「いつか、アイデンティティーに悩む時が来るよ。」
ある先輩から言われた言葉。
そう、私は今その時が来ているのだ。
前回の「手話を教える事の難しさ」で、
「ありのままの自分」について気づかされて以来考えるようになった。
様々な手段を使い分けるのが、「ありのままの自分」だろうか?
私は中学後半あたりからちょくちょく手話を使うようになったので、
最初から手話が主だったわけでもない。
中学までは、ほとんど声中心。筆談はほとんどなかった。
高校は、聾学校だったから、手話中心。
やっぱ高校が一番コミュニケーションが楽だった。
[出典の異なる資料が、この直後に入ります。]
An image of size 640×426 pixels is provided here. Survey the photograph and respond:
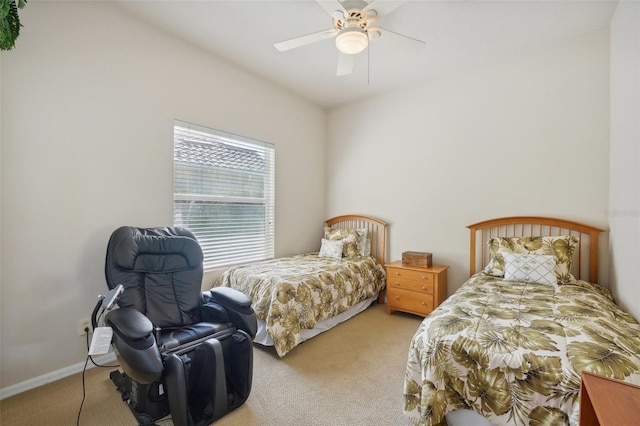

本当に楽しかった。
しかし、その報復として、家族とのコミュニケーションに亀裂が入ってしまったのだ。
高校で声なしで手話を使っている分、発音が落ちてしまった。
母には、「手話を覚えればいいじゃん!」と言えたが、父はそう行かなかった。
父は本当に忙しい上に、私と会える時間も少ない。
せっかく会え、会話できるというのに、ほとんど発音が通じない。
高校生活は楽しかったけど、家では苦しかったし、悲しかった。
こういう経験から、大学にはいってからは、
「声も手話も大事にしていきたい」と思うように。
健聴者には声と筆談、
特に仲のいい健聴者や手話のうまい健聴者、家族とは声あり手話、
そしてろうの友達は声無し手話。
で過ごしている。声を使うときは手話もあった方が+αかもしれないが、
私の場合、手話付きだと微妙に発音の質も悪くなってしまう。
だから、慣れていない健聴者とは声だけが多い。
これが今の私にとってやりやすい方法と思っている。
しかし、その反面、
健聴者と声だけで会話するのは、やはり限度があって、その時どうすればいいのか、
相手も私と声で話す事に慣れてしまったら、そういう対応がしにくくなってしまう。
そして、
ろう者の友達との会話をする時、手話で盛り上がっていたりすると、どうしても
ついていけなくなる自分がいる。自分の話になると、自分の中に焦っている自分が
いるみたいで、手話が時々思い出せなくなってしまう時が多い。
その度に、凹むし自己嫌悪になってしまう。
友達の中には、
「ろう者として誇りを持って生きる」人も少なくない。
「私の手段は手話だけ!」とポリシーを持って、
店員さんとも時間をかけて、手話とジェスチャーで伝えようとした人もいる。
確かに、その方が、時間かかってしまうかもしれないけど、
健聴者たちに、ろう者が伝えようとしている事を読み取る力もつけられるし、
どう伝えれば、ろう者にとって分かりやすいか学べる。
そういう方法も良いと思う。でもそういう事になかなか踏み出せない自分がいる。
大学の友達も、私が声を使えたからこそ仲良くなれた部分が大きい。
私が「声」を使えたから、親身感を持てるそうで、話を積み重ねるうちに
仲良くなり、そして私にとって「声」の限度も相手にわかってくるようになり、
手話も少しずつ覚えていってくれているのだ。
もし、声をまったく使わなかったら、このように仲良くなれなかったかもしれない。
今のまんまでいいと思いつつ、心のの中のどこかで、
「このままじゃ駄目だ」と思う自分がいる。
今はまだ「自分探し」中なんだと思う。
これからも試行錯誤していったり、色々な人と話したりして、
「自分」を見つけていくしかない。
でも、決して「これはない!」と言えることがある。
それは、「聞こえない」事をマイナスに感じてない、という事である。
確かに不便かもしれないし、サポートされる事も多いけど、
聞こえないからこそ、色々な世界を見る事が出来る自分が居る。
そして、聞こえないからこそ、特定の人に限らず、
色々な人と話したいと思える自分が居る。
何より、聞こえないおかげで、今多くの素敵な友達に恵まれている
これだけは決して忘れないようにしたい。
答えのない結論?になっちゃったけど、文にして少しすっきりできた。
これからも感謝の気持ちを忘れずに、
仲間と一緒に「自分」を探して行きたいと思う。